Eines wolle er betonen: Man habe hier nun ein „Top-Ambiente“ und mit dem Fahrplanwechsel sei er zuversichtlich, dass es wieder einen relativ regulären Verkehr gebe. 2016 habe es keinen Takt für Pendler zwischen Donauwörth und Aalen gegeben, die Züge hätten in Nördlingen gestoppt. „Inzwischen haben wir Taktverkehr“, mit Anschluss in Aalen nach Stuttgart und alle zwei Stunden einen durchgehenden Zug nach München. Dazu gebe es ein sehr gutes Umsteigeangebot in Donauwörth. „Es kann keiner sagen, die Region sei abgehängt. Weder der Landkreis ist abgehängt, noch das Ries ist abgehängt.“ Wer wirklich Bahnfahren wolle, der könne das. Viele Kritiker würden das gar nicht so häufig tun.
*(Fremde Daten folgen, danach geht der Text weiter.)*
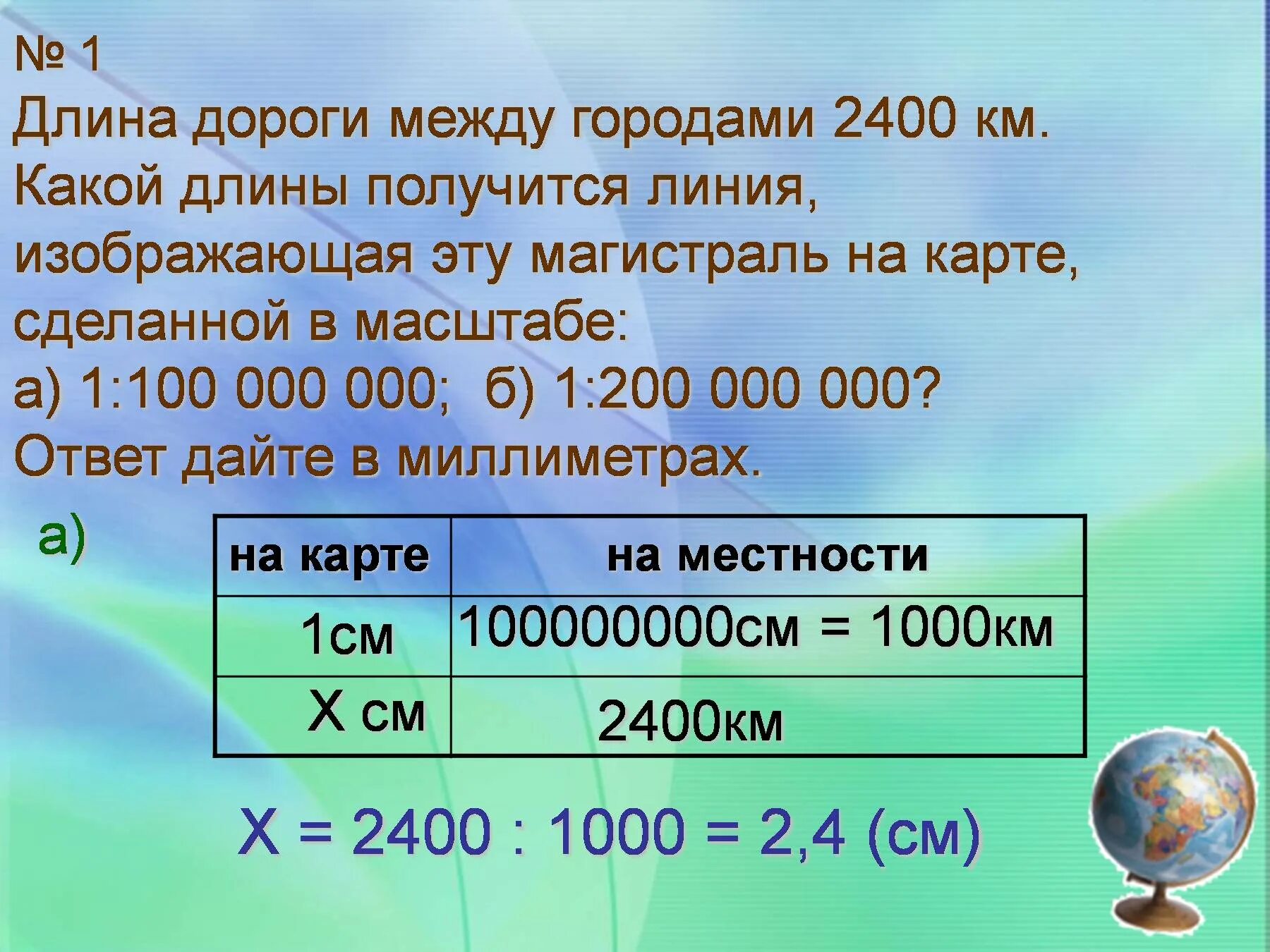 № 1
Длина дороги между городами 2400 км. Какой длины получится линия, изображающая эту магистраль на карте, сделанной в масштабе:
а) 1:100 000 000; б) 1:200 000 000?
Ответ дайте в миллиметрах.

а)

| на карте | на местности |
|---|---|
| 1см | 100000000см = 1000км |
| Х см | 2400км |

Х = 2400 : 1000 = 2,4 (см)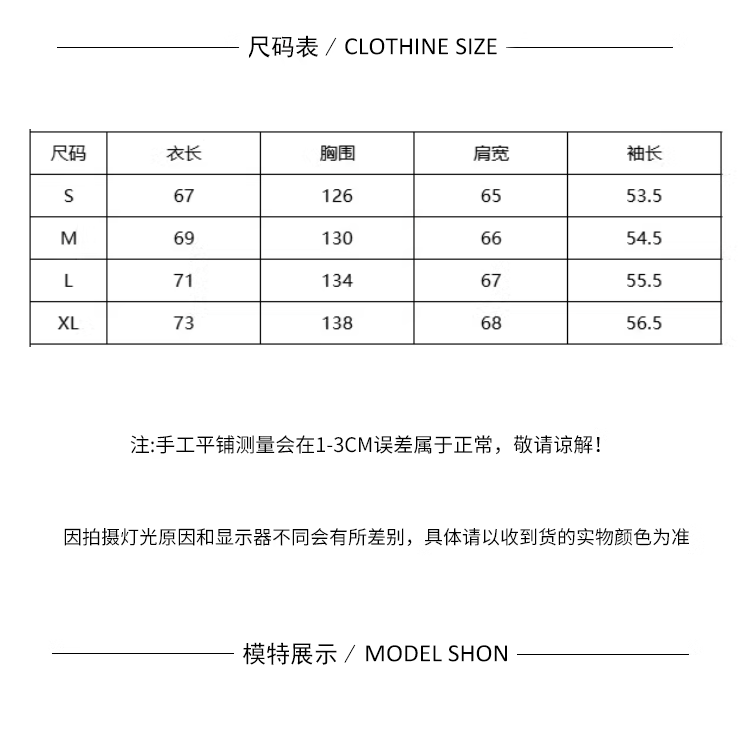 尺码表 / CLOTHINE SIZE

| 尺码 | 衣长 | 胸围 | 肩宽 | 袖长 |
|---|---|---|---|---|
| S | 67 | 126 | 65 | 53.5 |
| M | 69 | 130 | 66 | 54.5 |
| L | 71 | 134 | 67 | 55.5 |
| XL | 73 | 138 | 68 | 56.5 |

注:手工平铺测量会在1-3CM误差属于正常，敬请谅解！

因拍摄灯光原因和显示器不同会有所差别，具体请以收到货的实物颜色为准

模特展示 / MODEL SHON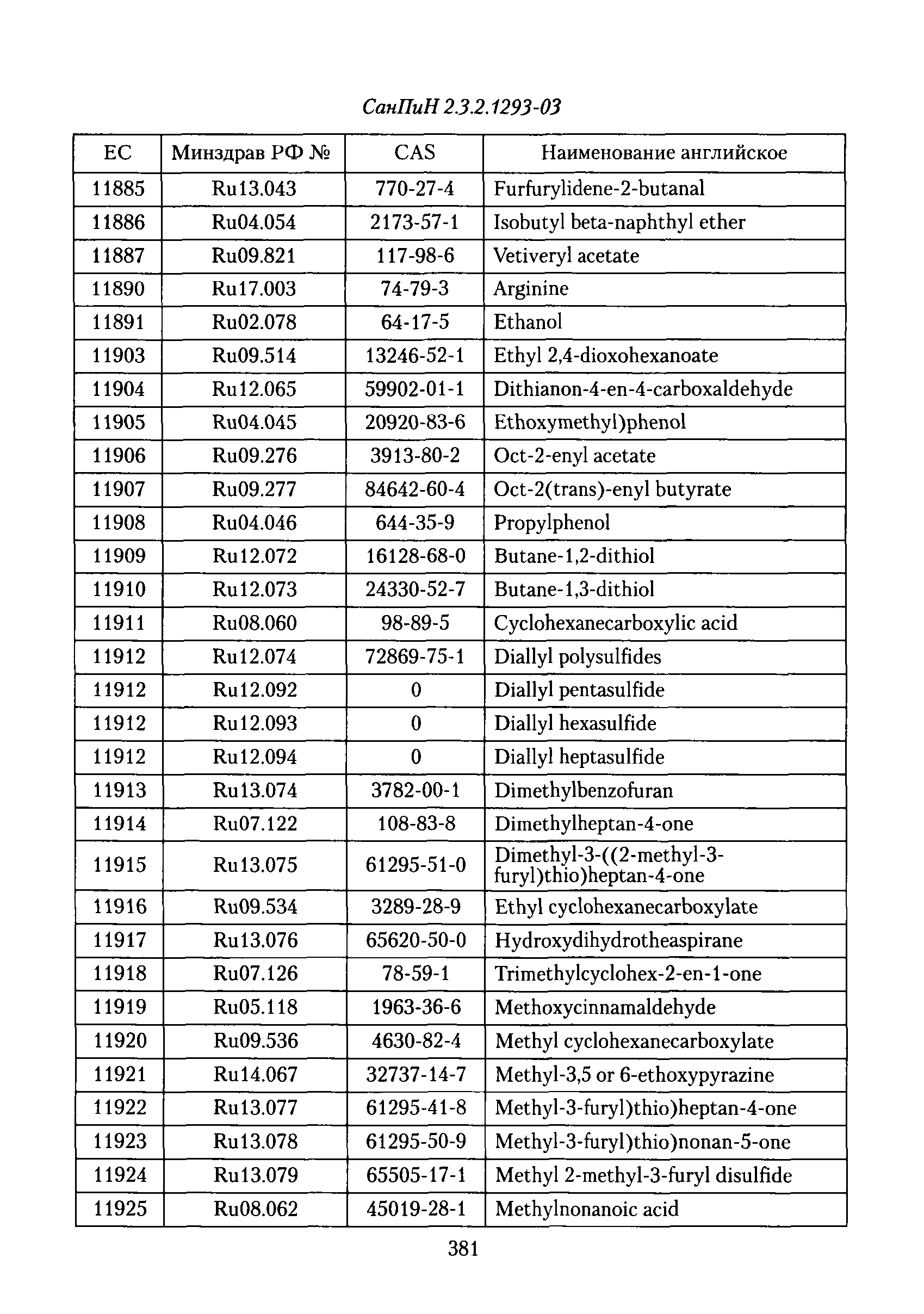 СанПиН 2.3.2.1293-03

| ЕС | Минздрав РФ № | CAS | Наименование английское |
|---|---|---|---|
| 11885 | Ru13.043 | 770-27-4 | Furfurylidene-2-butanal |
| 11886 | Ru04.054 | 2173-57-1 | Isobutyl beta-naphthyl ether |
| 11887 | Ru09.821 | 117-98-6 | Vetiveryl acetate |
| 11890 | Ru17.003 | 74-79-3 | Arginine |
| 11891 | Ru02.078 | 64-17-5 | Ethanol |
| 11903 | Ru09.514 | 13246-52-1 | Ethyl 2,4-dioxohexanoate |
| 11904 | Ru12.065 | 59902-01-1 | Dithianon-4-en-4-carboxaldehyde |
| 11905 | Ru04.045 | 20920-83-6 | Ethoxymethyl)phenol |
| 11906 | Ru09.276 | 3913-80-2 | Oct-2-enyl acetate |
| 11907 | Ru09.277 | 84642-60-4 | Oct-2(trans)-enyl butyrate |
| 11908 | Ru04.046 | 644-35-9 | Propylphenol |
| 11909 | Ru12.072 | 16128-68-0 | Butane-1,2-dithiol |
| 11910 | Ru12.073 | 24330-52-7 | Butane-1,3-dithiol |
| 11911 | Ru08.060 | 98-89-5 | Cyclohexanecarboxylic acid |
| 11912 | Ru12.074 | 72869-75-1 | Diallyl polysulfides |
| 11912 | Ru12.092 | 0 | Diallyl pentasulfide |
| 11912 | Ru12.093 | 0 | Diallyl hexasulfide |
| 11912 | Ru12.094 | 0 | Diallyl heptasulfide |
| 11913 | Ru13.074 | 3782-00-1 | Dimethylbenzofuran |
| 11914 | Ru07.122 | 108-83-8 | Dimethylheptan-4-one |
| 11915 | Ru13.075 | 61295-51-0 | Dimethyl-3-((2-methyl-3-furyl)thio)heptan-4-one |
| 11916 | Ru09.534 | 3289-28-9 | Ethyl cyclohexanecarboxylate |
| 11917 | Ru13.076 | 65620-50-0 | Hydroxydihydrotheaspirane |
| 11918 | Ru07.126 | 78-59-1 | Trimethylcyclohex-2-en-1-one |
| 11919 | Ru05.118 | 1963-36-6 | Methoxycinnamaldehyde |
| 11920 | Ru09.536 | 4630-82-4 | Methyl cyclohexanecarboxylate |
| 11921 | Ru14.067 | 32737-14-7 | Methyl-3,5 or 6-ethoxypyrazine |
| 11922 | Ru13.077 | 61295-41-8 | Methyl-3-furyl)thio)heptan-4-one |
| 11923 | Ru13.078 | 61295-50-9 | Methyl-3-furyl)thio)nonan-5-one |
| 11924 | Ru13.079 | 65505-17-1 | Methyl 2-methyl-3-furyl disulfide |
| 11925 | Ru08.062 | 45019-28-1 | Methylnonanoic acid |

381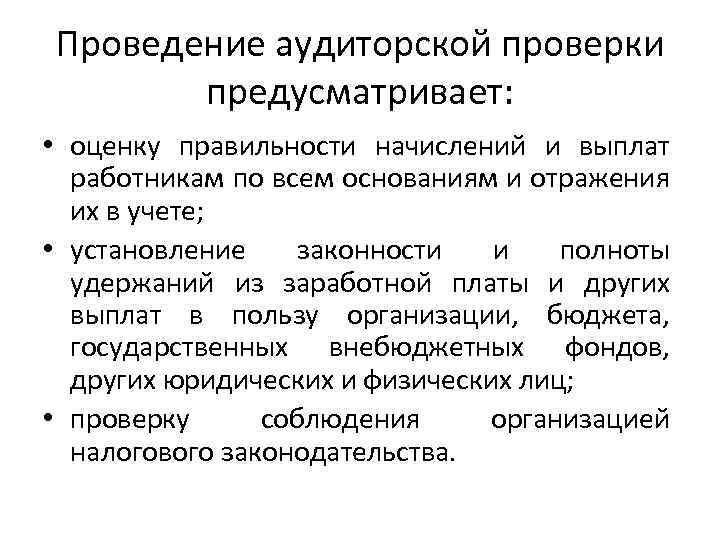 Проведение аудиторской проверки предусматривает:

• оценку правильности начислений и выплат работникам по всем основаниям и отражения их в учете;
• установление законности и полноты удержаний из заработной платы и других выплат в пользу организации, бюджета, государственных внебюджетных фондов, других юридических и физических лиц;
• проверку соблюдения организацией налогового законодательства.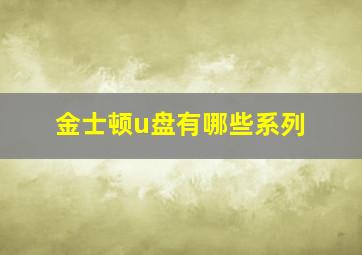 金士顿u盘有哪些系列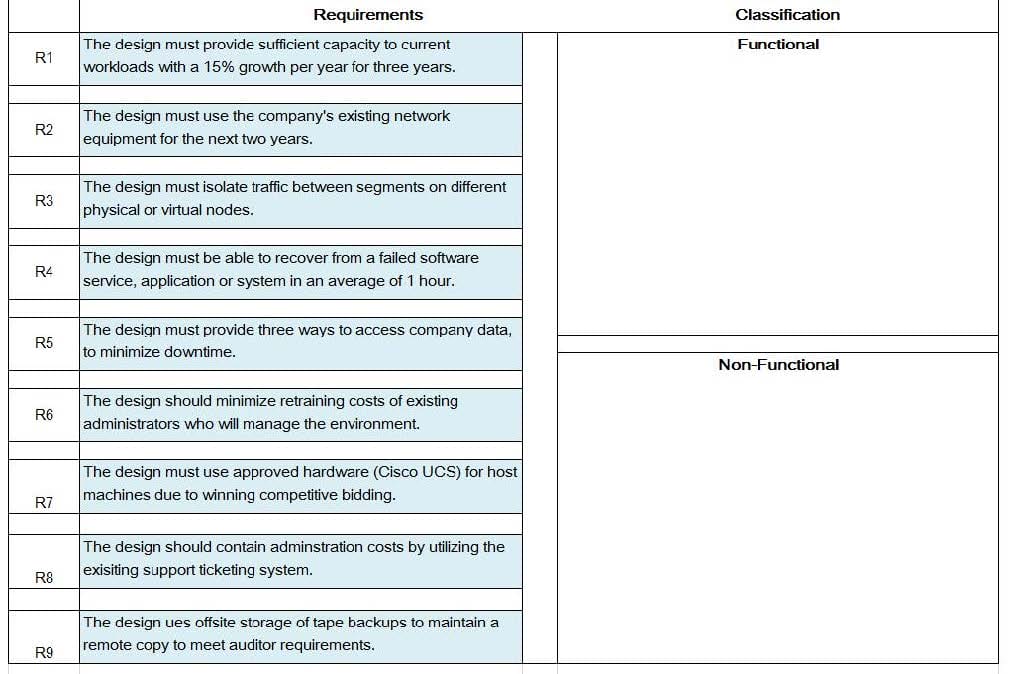 | | Requirements | Classification |
|---|---|---|
| R1 | The design must provide sufficient capacity to current workloads with a 15% growth per year for three years. | Functional |
| R2 | The design must use the company's existing network equipment for the next two years. | |
| R3 | The design must isolate traffic between segments on different physical or virtual nodes. | |
| R4 | The design must be able to recover from a failed software service, application or system in an average of 1 hour. | |
| R5 | The design must provide three ways to access company data, to minimize downtime. | Non-Functional |
| R6 | The design should minimize retraining costs of existing administrators who will manage the environment. | |
| R7 | The design must use approved hardware (Cisco UCS) for host machines due to winning competitive bidding. | |
| R8 | The design should contain adminstration costs by utilizing the exisiting support ticketing system. | |
| R9 | The design ues offsite storage of tape backups to maintain a remote copy to meet auditor requirements. | |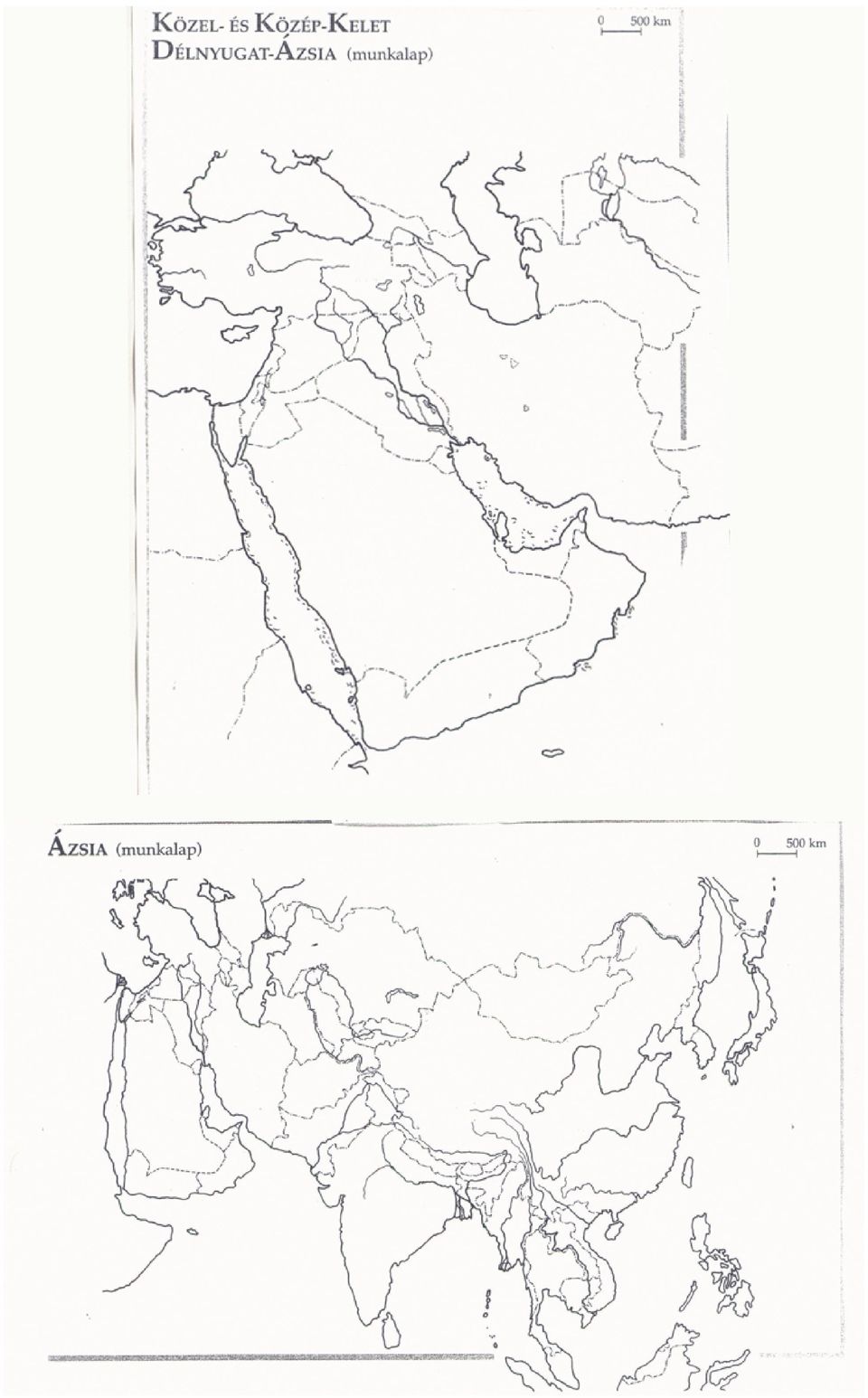 KÖZEL- ÉS KÖZÉP-KELET
DÉLNYUGAT-ÁZSIA (munkalap)

0 500 km

ÁZSIA (munkalap)

0 500 km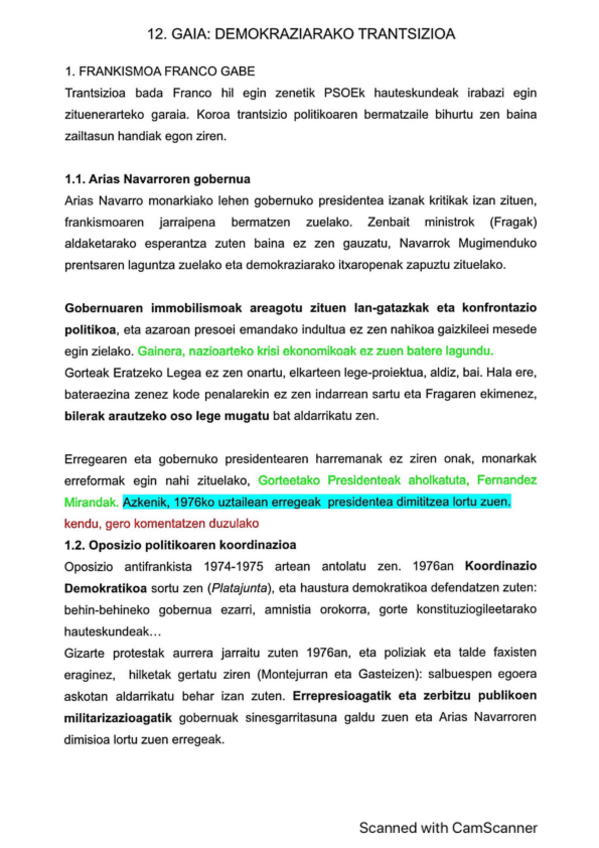 12. GAIA: DEMOKRAZIARAKO TRANTSIZIOA

1. FRANKISMOA FRANCO GABE
Trantsizioa bada Franco hil egin zenetik PSOEk hauteskundeak irabazi egin zituenerarteko garaia. Koroa trantsizio politikoaren bermatzaile bihurtu zen baina zailtasun handiak egon ziren.

1.1. Arias Navarroren gobernua
Arias Navarro monarkiako lehen gobernuko presidentea izanak kritikak izan zituen, frankismoaren jarraipena bermatzen zuelako. Zenbait ministrok (Fragak) aldaketarako esperantza zuten baina ez zen gauzatu, Navarrok Mugimenduko prentsaren laguntza zuelako eta demokraziarako itxaropenak zapuztu zituelako.

Gobernuaren immobilismoak areagotu zituen lan-gatazkak eta konfrontazio politikoa, eta azaroan presoei emandako indultua ez zen nahikoa gaizkileei mesede egin zielako. Gainera, nazioarteko krisi ekonomikoak ez zuen batere lagundu.
Gorteak Eratzeko Legea ez zen onartu, elkarteen lege-proiektua, aldiz, bai. Hala ere, bateraezina zenez kode penalarekin ez zen indarrean sartu eta Fragaren ekimenez, bilerak arautzeko oso lege mugatu bat aldarrikatu zen.

Erregearen eta gobernuko presidentearen harremanak ez ziren onak, monarkak erreformak egin nahi zituelako, Gorteetako Presidenteak aholkatuta, Fernandez Mirandak. Azkenik, 1976ko uztailean erregeak presidentea dimititzea lortu zuen.
kendu, gero komentatzen duzulako
1.2. Oposizio politikoaren koordinazioa
Oposizio antifrankista 1974-1975 artean antolatu zen. 1976an Koordinazio Demokratikoa sortu zen (Platajunta), eta haustura demokratikoa defendatzen zuten: behin-behineko gobernua ezarri, amnistia orokorra, gorte konstituziogileetarako hauteskundeak…
Gizarte protestak aurrera jarraitu zuten 1976an, eta poliziak eta talde faxisten eraginez, hilketak gertatu ziren (Montejurran eta Gasteizen): salbuespen egoera askotan aldarrikatu behar izan zuten. Errepresioagatik eta zerbitzu publikoen militarizazioagatik gobernuak sinesgarritasuna galdu zuen eta Arias Navarroren dimisioa lortu zuen erregeak.

Scanned with CamScanner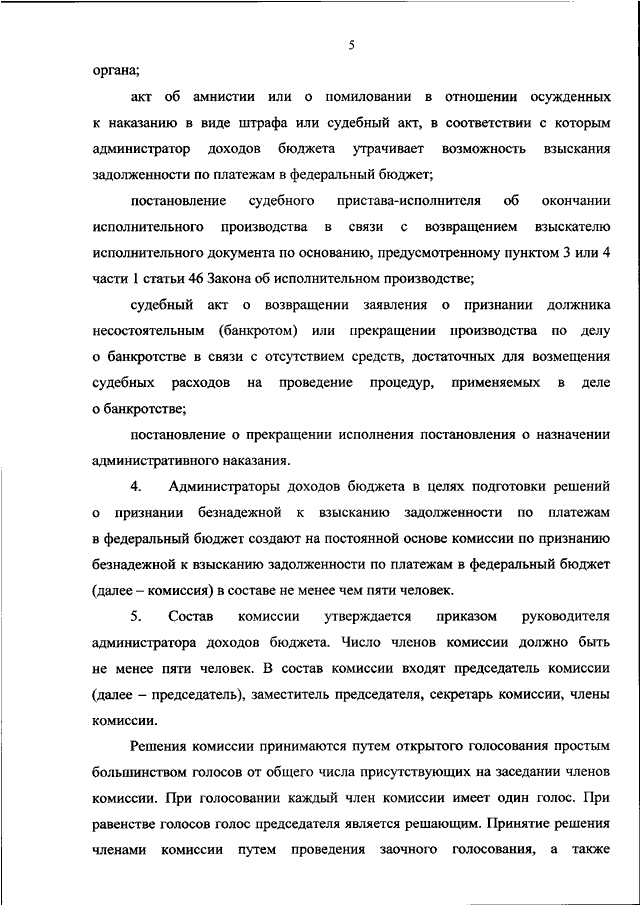 5

органа;

акт об амнистии или о помиловании в отношении осужденных к наказанию в виде штрафа или судебный акт, в соответствии с которым администратор доходов бюджета утрачивает возможность взыскания задолженности по платежам в федеральный бюджет;

постановление судебного пристава-исполнителя об окончании исполнительного производства в связи с возвращением взыскателю исполнительного документа по основанию, предусмотренному пунктом 3 или 4 части 1 статьи 46 Закона об исполнительном производстве;

судебный акт о возвращении заявления о признании должника несостоятельным (банкротом) или прекращении производства по делу о банкротстве в связи с отсутствием средств, достаточных для возмещения судебных расходов на проведение процедур, применяемых в деле о банкротстве;

постановление о прекращении исполнения постановления о назначении административного наказания.

4. Администраторы доходов бюджета в целях подготовки решений о признании безнадежной к взысканию задолженности по платежам в федеральный бюджет создают на постоянной основе комиссии по признанию безнадежной к взысканию задолженности по платежам в федеральный бюджет (далее – комиссия) в составе не менее чем пяти человек.

5. Состав комиссии утверждается приказом руководителя администратора доходов бюджета. Число членов комиссии должно быть не менее пяти человек. В состав комиссии входят председатель комиссии (далее – председатель), заместитель председателя, секретарь комиссии, члены комиссии.

Решения комиссии принимаются путем открытого голосования простым большинством голосов от общего числа присутствующих на заседании членов комиссии. При голосовании каждый член комиссии имеет один голос. При равенстве голосов голос председателя является решающим. Принятие решения членами комиссии путем проведения заочного голосования, а также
Elektronisches Stellwerk in Nördlingen soll Ende März 2025 fertig werden
Auch für die Stadt Nördlingen sei es ein freudiger Tag, so Oberbürgermeister David Wittner. Im Juni 2021 habe beim Spatenstich hier noch ein großer Kieshaufen gestanden. Es sei eine anspruchsvolle Baustelle gewesen, exemplarisch stehe dafür der Aufzug. „Der Bahnhof ist barrierefrei. Wenn man das ganze Areal anschaut, ist viel passiert.“ Es sei eine Gemeinschaftsleistung aller Beteiligten gewesen. Nun hoffe Wittner, dass der Betrieb stabil laufe: „Diese Verkehre sind ein wichtiger Standortfaktor für eine Region. Es ist etwas, das die Leute bei uns nachfragen, aber auch Betriebe vor dem Hintergrund des Fachkräftemangels immer stärker nachfragen.“
Viele Menschen seien auf einen barrierefreien Bahnhof angewiesen, aber auch für alle anderen sei es angenehm. Schön sei zudem, dass die alten Handelswege in der Visualisierung in der Unterführung ihren Platz gefunden hätten: „Es zeigt auch durchaus den Anspruch, den wir in der Region haben: gut angebunden zu sein – obwohl wir im ländlichen Raum sind.“
Im Gespräch mit unserer Redaktion schilderte Büttner, dass das elektronische Stellwerk Ende März 2025 in Betrieb gehen soll. Auf die Frage, ob man künftig personell breit genug aufgestellt sei, meinte Büttner: „Wer ist heute in der Personalsituation breit genug aufgestellt, um alles abfangen zu können?“ Bei einer großen Krankheitswelle könne er nicht ausschließen, dass es zu Schwierigkeiten komme. Dennoch: „Wir haben alles dafür getan, dass wir die Schichten vollumfänglich besetzen können.“ Das elektronische Stellwerk ermögliche es, Personal einzusparen, zudem sei es attraktiver für die Menschen, in einem modernen Stellwerk zu arbeiten. „Und, deswegen machen wir es hauptsächlich: Wir haben einen stabileren Zugverkehr.“ Noch kommen soll auch ein Vordach auf Gleis vier, ein genaues Datum dafür kann aber nicht genannt werden.